* [What you need to do]:
a - In the forum question about Rust vs Python performance, what type does try_main use to hold each word and its count?
b - Pick up the forum post on Rust vs Python word-count performance right after its last line and keep writing it.

* [Excerpt provided]:
"""

Rust vs python program performance results question

Question

I wrote a program that count words.

Here is the program

use std::collections::HashMap;
use std::io;
use std::io::prelude::*;

#[derive(Debug)]
struct Entry {
    word: String,
    count: u32,
}

static SEPARATORS: &'static [char] = &[
    ' ', ',', '.', '!', '?', '\'', '"', '\n', '(', ')', '#', '{', '}', '[', ']', '-', ';', ':',
];

fn main() {
    if let Err(err) = try_main() {
        if err.kind() == std::io::ErrorKind::BrokenPipe {
            return;
        }
        // Ignore any error that may occur while writing to stderr.
        let _ = writeln!(std::io::stderr(), "{}", err);
    }
}

fn try_main() -> Result<(), std::io::Error> {
    let mut words: HashMap<String, u32> = HashMap::new();
    let stdin = io::stdin();
    for result in stdin.lock().lines() {
        let line = result?;
        line_processor(line, &mut words)
    }
    output(&mut words)?;
    Ok(())

"""

* [Data block]:

"""

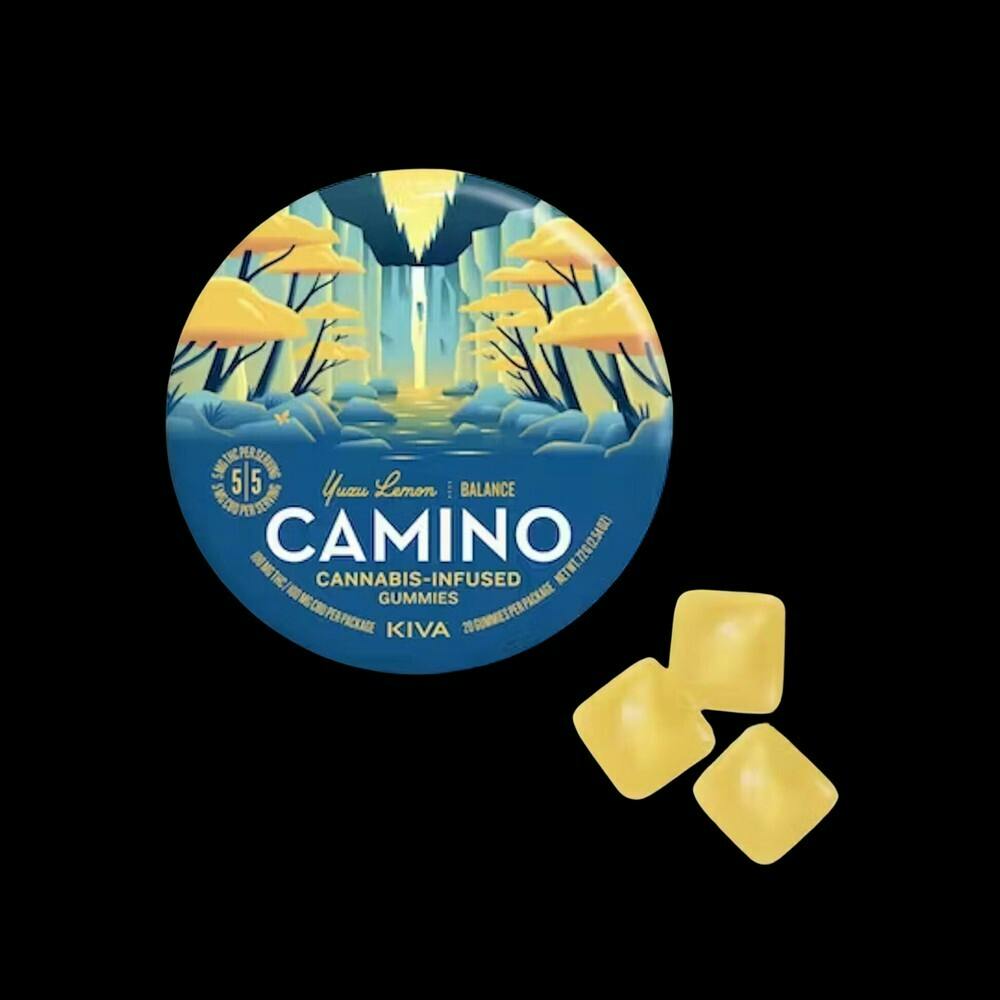 Yuzu Lemon 1:1 Gummy (20-Pack)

"""

* [Outputs for the tasks]:
a - A HashMap<String, u32>.

b -
}

fn line_processor(line: String, words: &mut HashMap<String, u32>) {
    let mut word = String::new();

    for c in line.chars() {
        if SEPARATORS.contains(&c) {
            add_word(word, words);
            word = String::new();
        } else {
            word.push_str(&c.to_string());
        }
    }
}

fn add_word(word: String, words: &mut HashMap<String, u32>) {
    if word.len() > 0 {
        if words.contains_key::<str>(&word) {
            words.insert(word.to_string(), words.get(&word).unwrap() + 1);
        } else {
            words.insert(word.to_string(), 1);
        }
        // println!("word >{}<", word.to_string())
    }
}

fn output(words: &mut HashMap<String, u32>) -> Result<(), std::io::Error> {
    let mut stack = Vec::<Entry>::new();

    for (k, v) in words {
        stack.push(Entry {
            word: k.to_string(),
            count: *v,
        });
    }

    stack.sort_by(|a, b| b.count.cmp(&a.count));
    stack.reverse();

    let stdout = io::stdout();
    let mut stdout = stdout.lock();
    while let Some(entry) = stack.pop() {
        writeln!(stdout, "{}\t{}", entry.count, entry.word)?;
    }
    Ok(())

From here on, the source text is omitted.